• Aufgabenstellung:
Schreibe alles von der Zeile, die "Is (190,165) closer" enthält, bis hinunter zur letzten Zeile wortgetreu ab, beide eingeschlossen.
===== Vorgegebene Einträge
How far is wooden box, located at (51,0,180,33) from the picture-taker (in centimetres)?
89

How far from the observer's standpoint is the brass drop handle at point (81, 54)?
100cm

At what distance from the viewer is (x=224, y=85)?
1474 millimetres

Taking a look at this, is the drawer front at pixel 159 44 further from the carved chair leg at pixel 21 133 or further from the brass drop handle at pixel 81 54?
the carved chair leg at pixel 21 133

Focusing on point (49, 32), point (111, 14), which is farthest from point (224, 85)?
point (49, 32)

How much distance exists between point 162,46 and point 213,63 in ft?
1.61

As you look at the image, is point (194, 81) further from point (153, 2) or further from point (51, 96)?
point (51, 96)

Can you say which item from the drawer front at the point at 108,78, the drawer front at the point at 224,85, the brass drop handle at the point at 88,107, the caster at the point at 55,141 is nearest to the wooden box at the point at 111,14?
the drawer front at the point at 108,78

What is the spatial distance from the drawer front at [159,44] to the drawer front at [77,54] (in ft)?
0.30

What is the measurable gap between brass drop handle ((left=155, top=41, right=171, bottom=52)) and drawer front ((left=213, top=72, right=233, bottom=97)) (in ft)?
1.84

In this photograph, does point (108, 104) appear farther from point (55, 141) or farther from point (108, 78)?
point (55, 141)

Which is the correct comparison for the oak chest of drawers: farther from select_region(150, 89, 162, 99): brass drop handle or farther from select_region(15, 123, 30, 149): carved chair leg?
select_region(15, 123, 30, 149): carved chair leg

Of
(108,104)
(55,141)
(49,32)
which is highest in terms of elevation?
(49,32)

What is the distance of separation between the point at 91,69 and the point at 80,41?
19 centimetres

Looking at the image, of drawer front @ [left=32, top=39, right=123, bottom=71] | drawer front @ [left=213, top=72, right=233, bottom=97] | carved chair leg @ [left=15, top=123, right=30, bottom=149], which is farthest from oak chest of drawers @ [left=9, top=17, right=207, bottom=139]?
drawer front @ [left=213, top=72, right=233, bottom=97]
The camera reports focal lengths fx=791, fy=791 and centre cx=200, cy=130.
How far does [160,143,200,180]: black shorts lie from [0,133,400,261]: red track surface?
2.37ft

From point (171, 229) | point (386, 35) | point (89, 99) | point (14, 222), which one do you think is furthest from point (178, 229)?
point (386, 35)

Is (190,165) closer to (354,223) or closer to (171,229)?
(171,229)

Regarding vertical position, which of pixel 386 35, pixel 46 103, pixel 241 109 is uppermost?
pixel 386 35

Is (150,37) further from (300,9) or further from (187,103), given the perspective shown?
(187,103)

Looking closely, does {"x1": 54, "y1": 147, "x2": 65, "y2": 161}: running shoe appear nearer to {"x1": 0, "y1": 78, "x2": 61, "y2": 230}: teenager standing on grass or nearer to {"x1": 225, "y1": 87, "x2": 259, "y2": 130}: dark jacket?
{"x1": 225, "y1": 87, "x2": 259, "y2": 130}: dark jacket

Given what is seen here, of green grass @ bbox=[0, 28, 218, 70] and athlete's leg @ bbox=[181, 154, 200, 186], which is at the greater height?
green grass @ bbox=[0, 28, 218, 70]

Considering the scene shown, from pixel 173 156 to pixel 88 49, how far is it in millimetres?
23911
==========
• Ergebnis der Aufgabe:
Is (190,165) closer to (354,223) or closer to (171,229)?
(171,229)

Regarding vertical position, which of pixel 386 35, pixel 46 103, pixel 241 109 is uppermost?
pixel 386 35

Is (150,37) further from (300,9) or further from (187,103), given the perspective shown?
(187,103)

Looking closely, does {"x1": 54, "y1": 147, "x2": 65, "y2": 161}: running shoe appear nearer to {"x1": 0, "y1": 78, "x2": 61, "y2": 230}: teenager standing on grass or nearer to {"x1": 225, "y1": 87, "x2": 259, "y2": 130}: dark jacket?
{"x1": 225, "y1": 87, "x2": 259, "y2": 130}: dark jacket

Given what is seen here, of green grass @ bbox=[0, 28, 218, 70] and athlete's leg @ bbox=[181, 154, 200, 186], which is at the greater height?
green grass @ bbox=[0, 28, 218, 70]

Considering the scene shown, from pixel 173 156 to pixel 88 49, how far is it in millimetres?
23911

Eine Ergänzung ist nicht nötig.